The Joplin Globe, Joplin, MO

Crime & Courts

October 1, 2012

Judge grants suspended term in Joplin convenience store robbery

A Jasper County judge granted a suspended sentence Monday to a defendant convicted of robbing a Joplin convenience store on condition that he complete 120 days in a substance-abuse program of the Missouri Department of Corrections.

Circuit Judge Gayle Crane assessed Johnathan J. Young, 20, a prison term of 15 years on a conviction for first-degree robbery, but suspended execution of the sentence and placed him on probation for five years.
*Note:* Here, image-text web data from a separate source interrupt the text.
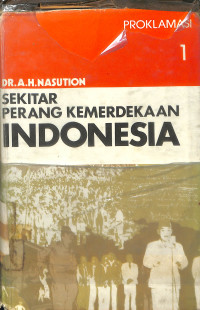 Sekitar Perang Kemerdekaan Indonesia, Jilid 1 (Proklamasi)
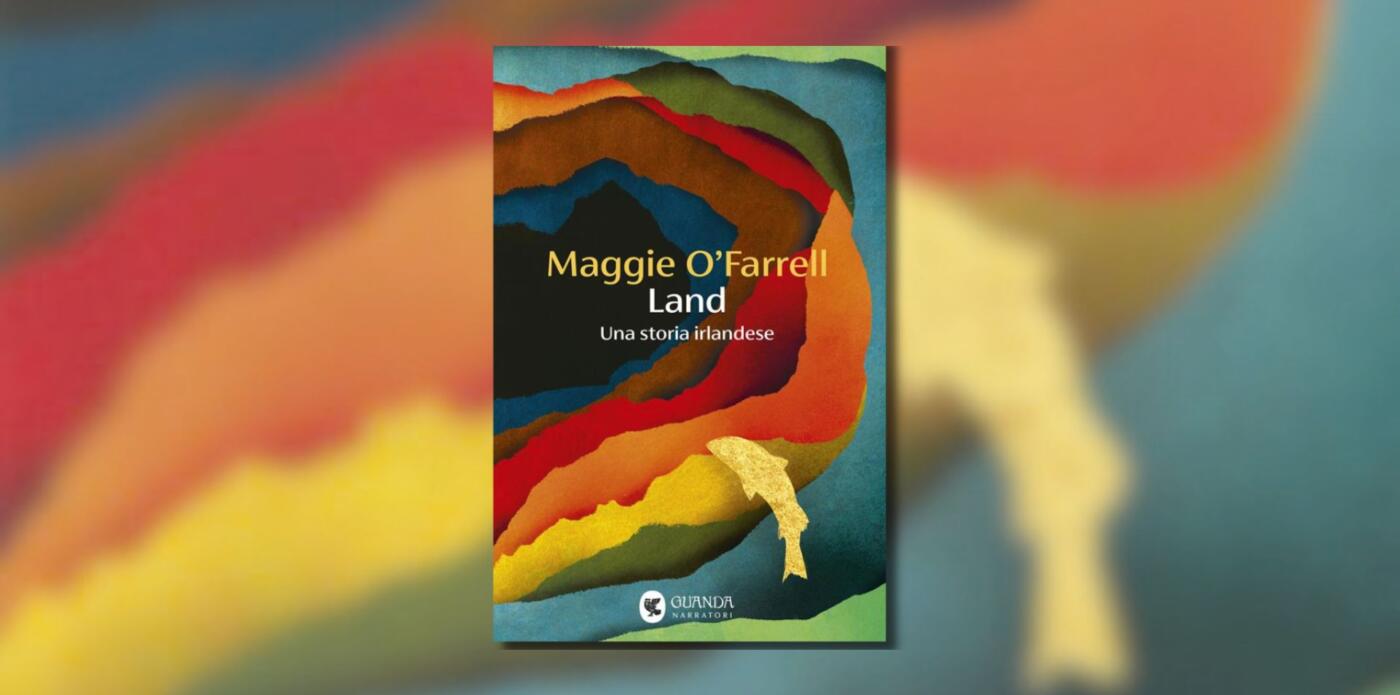 Land, Maggie O'Farrell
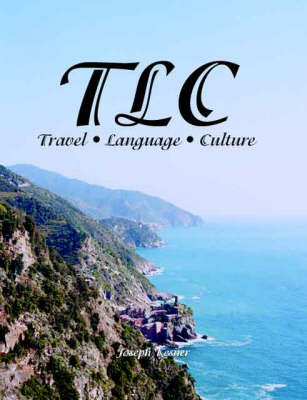T.L.C.: Travel, Language, Culture (Paperback)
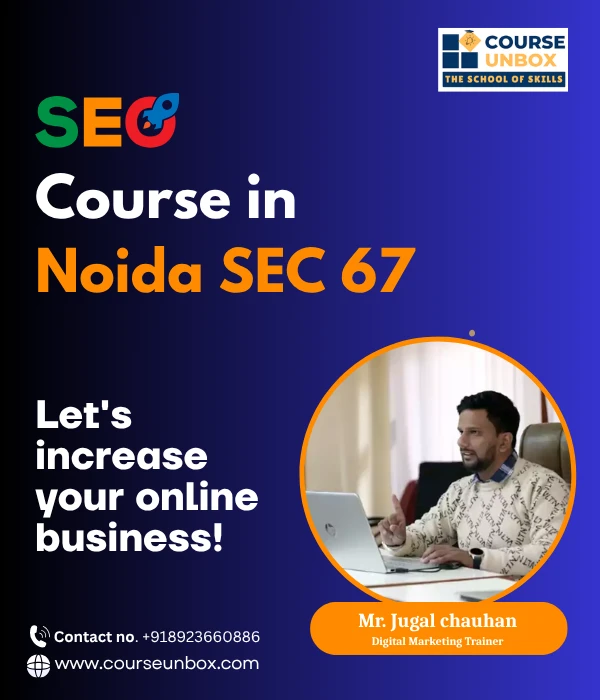 SEO COURSE IN Noida sector 67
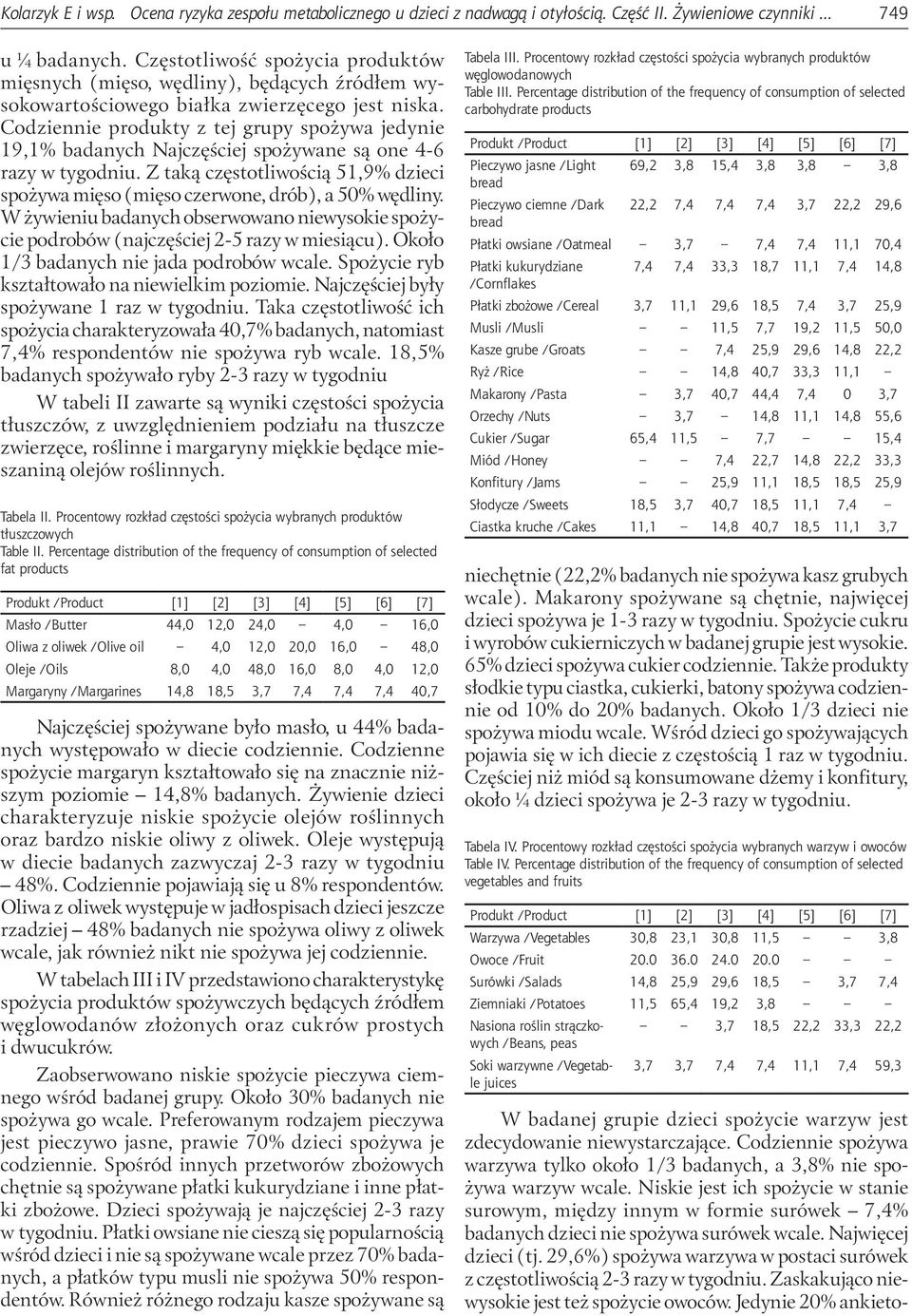 Codziennie produkty z tej grupy spożywa jedynie 19,1% badanych Najczęściej spożywane są one 4-6 razy w tygodniu.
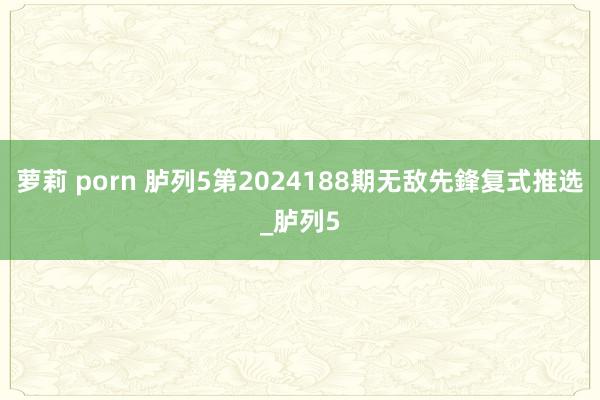 萝莉 porn 胪列5第2024188期无敌先鋒复式推选_胪列5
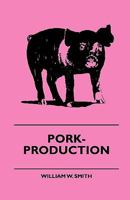 Pork Production 1163920630 Book Cover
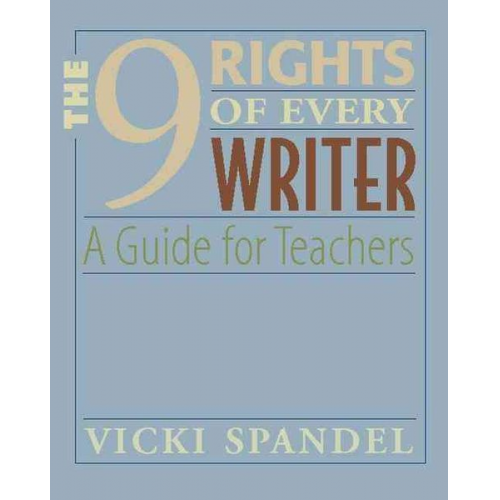 Vicki Spandel - The 9 Rights of Every Writer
The judge also ordered that Young remain in custody at the Jasper County Jail until a bed can be obtained for him at a Department of Corrections treatment center. Upon completion of the program, the defendant would be placed on probation and required to perform 400 hours of community service.

Young and Christopher L.M. Tate, 18, robbed the Kum & Go convenience store at 1631 E. Fourth St. on Nov. 10 of last year.

Wearing hooded sweatshirts with bandannas over their faces, the two men entered the store during the early morning hours and demanded money from the male clerk on duty. Young reportedly lifted his sweatshirt to reveal the handle of a gun in his waistband.

They made off with $220 in cash and were arrested within 24 hours. The handgun was determined to have been a pellet gun, according to a probable-cause affidavit.

Young pleaded guilty June 18 in an agreement with the Jasper County prosecutor’s office that limited the prison time he might be assessed to 10 years and called for dismissal of a related count of armed criminal action. The judge increased the underlying sentence to 15 years while granting the suspended term and probation.

Tate pleaded guilty Aug. 31 to a reduced charge of second-degree robbery in a plea deal that also capped the prison time he might be assessed at 10 years. He is to be sentenced at a hearing Nov. 16.

In another Joplin robbery case in Crane’s courtroom, Shawn M. Simmons, 19, pleaded guilty to a reduced charge of second-degree robbery in a plea deal capping the prison time he might be assessed at eight years.

Simmons is one of three Joplin men charged with robbing a Domino’s Pizza deliveryman at gunpoint July 29 in the 1800 block of South Pearl Avenue. The men reportedly took about $30 in cash and six pizzas from the deliveryman. They were located by police a short time later at a nearby house and were arrested.

The judge delayed formal action on Simmons’ plea deal and ordered the completion of a sentencing-assessment report. She set his sentencing hearing for Dec. 10.





Pending



THE COURT CASES of the other two defendants in the robbery of the pizza deliveryman, Caleb S. Baker, 20, and Keith D. Walton, 31, remain pending.